The purely factual observations by Kevin in this article are all true, but I would not fret too much about:

As it does, this cloud-based AI will become an increasingly ingrained part of our everyday life. But it will come at a price. Cloud computing obeys the law of increasing returns, sometimes called the network effect, which holds that the value of a network increases much faster as it grows bigger. The bigger the network, the more attractive it is to new users, which makes it even bigger, and thus more attractive, and so on. A cloud that serves AI will obey the same law. The more people who use an AI, the smarter it gets. The smarter it gets, the more people use it. The more people that use it, the smarter it gets. Once a company enters this virtuous cycle, it tends to grow so big, so fast, that it overwhelms any upstart competitors. As a result, our AI future is likely to be ruled by an oligarchy of two or three large, general-purpose cloud-based commercial intelligences.

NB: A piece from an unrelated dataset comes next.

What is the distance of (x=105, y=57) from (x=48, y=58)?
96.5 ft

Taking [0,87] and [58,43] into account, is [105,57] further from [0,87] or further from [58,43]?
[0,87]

I am very doubtful of: “The more people who use an AI, the smarter it gets.”

As we have seen from the Michael Brown case, the more people who comment on a subject, the less is known about it. Or at least what is known gets lost is a tide of non-factual but stated as factual, information.

The assumption that the current AI boom will crash upon is the assumption that accurate knowledge can be obtained in all areas. Some, like chess, sure, that can happen. Do we know all the factors at play between the police and the communities they serve?

AIs can help with medicine, but considering what we don’t know about the human body and medicine, taking a statistical guess at the best treatment isn’t reasoning, it a better betting window.

I am all for pushing AIs where they are useful, but being ever mindful that it has no more operations than my father’s mechanical pocket calculator I remember as a child. Impressive but that’s not the equivalent of intelligence.